THE FINDING OF THE FUNGUS AT THE FORT LARAMIE NATIONAL HISTORIC SITE IN GOSHEN COUNTY IS THE FIRST IN THE STATE.

BUT OFFICIALS SAY THE DISCOVERY DOES NOT MEAN THE BAT FOUND WITH FUNGUS HAS WHITE-NOSE SYNDROME.

THE BAT WITH THE FUNGUS WAS CAPTURED ON MAY 16 DURING SURVEYS BY FIELD BIOLOGISTS FROM THE UNIVERSITY OF WYOMING WHO WERE WORKING IN A PROJECT FUNDED BY THE NATIONAL PARK SERVICE FOR WHITE-NOSE SYNDROME SURVEILLANCE AND RESPONSE.
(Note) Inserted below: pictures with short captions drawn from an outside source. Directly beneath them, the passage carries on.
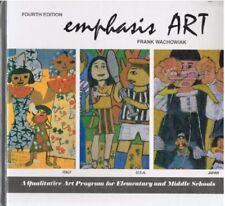 Emphasis Art: A Qualitative Art Programme for Elem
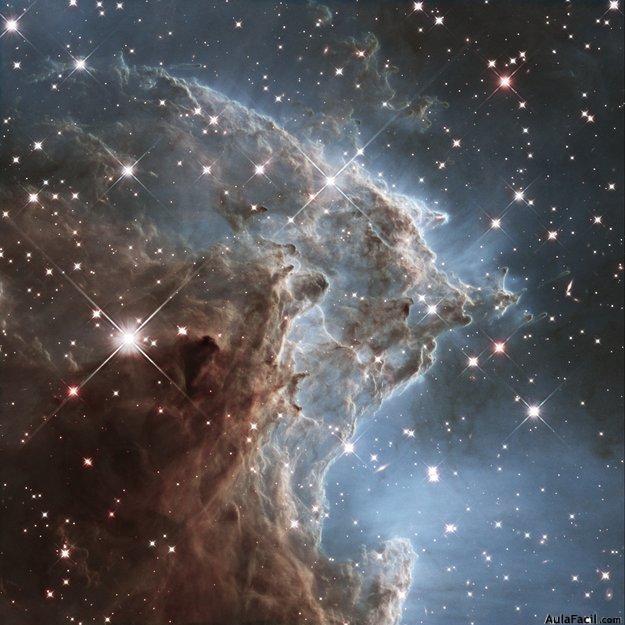 nebulosa Hubble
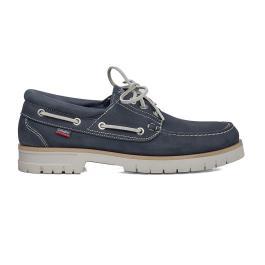 69e5e467683 Zapato con cordones para mujer Callaghan 12500 Verano 2019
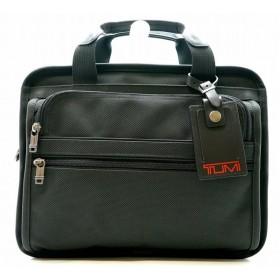 (バッグ)TUMI トゥミ スモール エクスパンダブル コンピューター ブリーフケース ビジネスバッグ 書類カバン PCケース ナイロン 黒 ブラック 2606214(u)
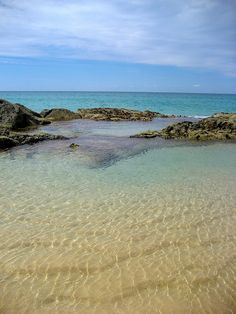 Champagne Pools, Fraser Island, Australia. One of my favorite places in the world.
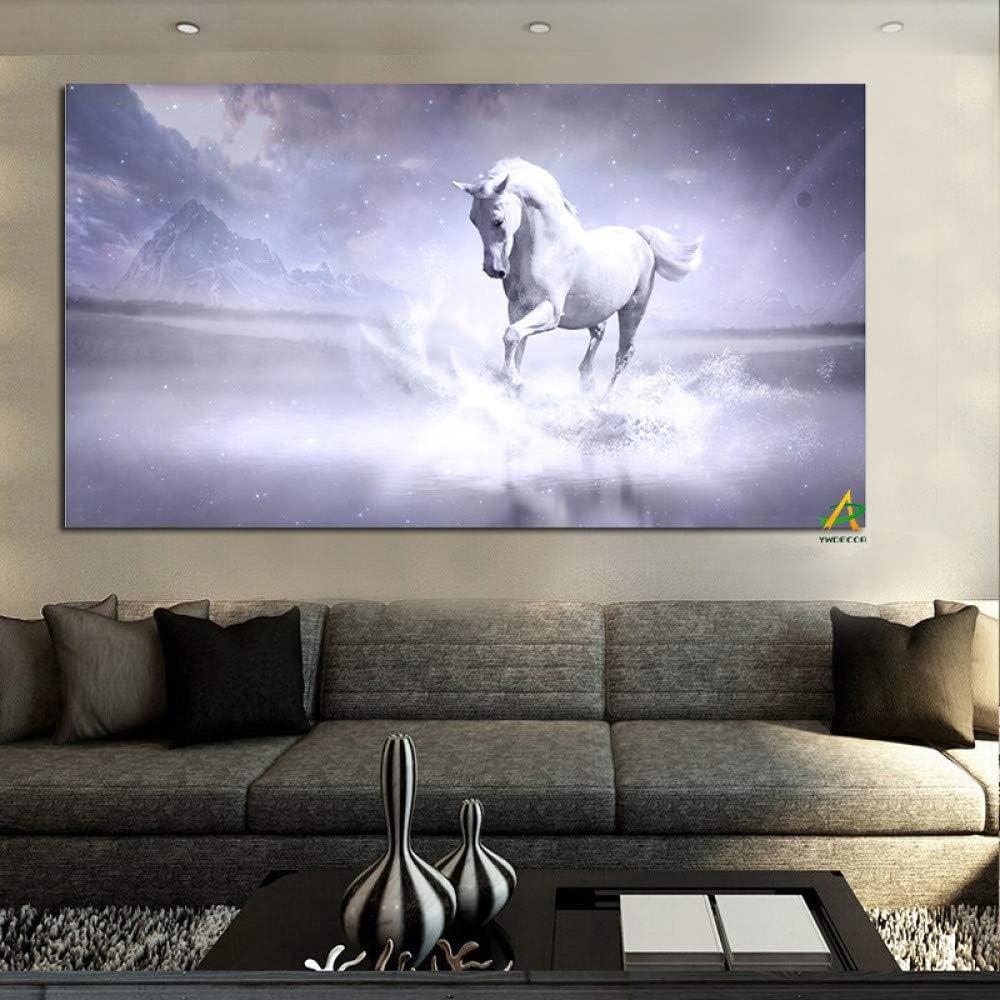 Caballo blanco corriendo en el río pintura moderna lienzo pintura pintura arte de la pared imagen sala de estar decoración del hogar A 50 x 100 cm Unframe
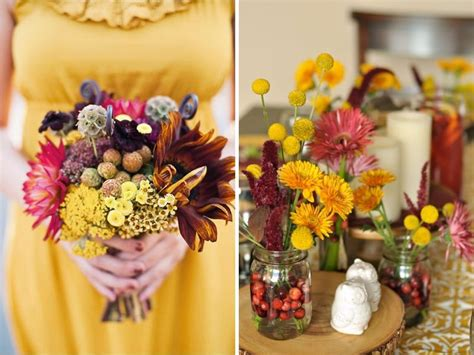 wedding color schemes for fall 12 combinations for color schemes for fall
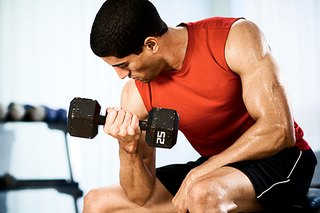4 Reasons Why Your Biceps Aren't As Big as You Want Them to Be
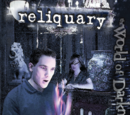 World of Darkness: Reliquary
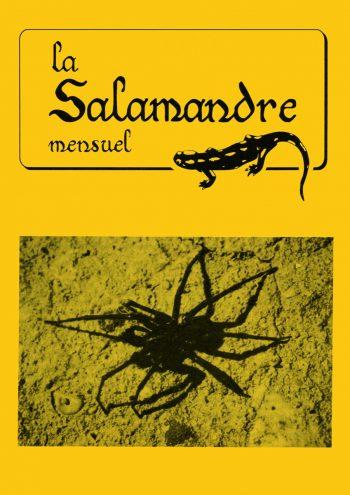 Couverture de La Salamandre n°64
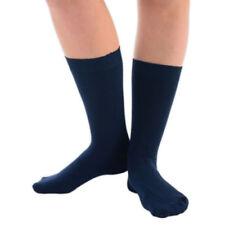 Ropa de niño de 2 a 16 años de color principal azul de nailon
FURTHER TESTING IS UNDERWAY ON FORT LARAMIE BATS TO CONFIRM IF THEY HAVE WHITE-NOSE SYNDROME.

WYOMING AND THE NATIONAL PARK SERVICE ARE IMPLEMENTING STATE AND NATIONAL RESPONSE PLANS, WHICH INCLUDE MORE MONITORING AND LIMITING ACCESS TO SITES WHERE BATS ROOST AND HIBERNATE.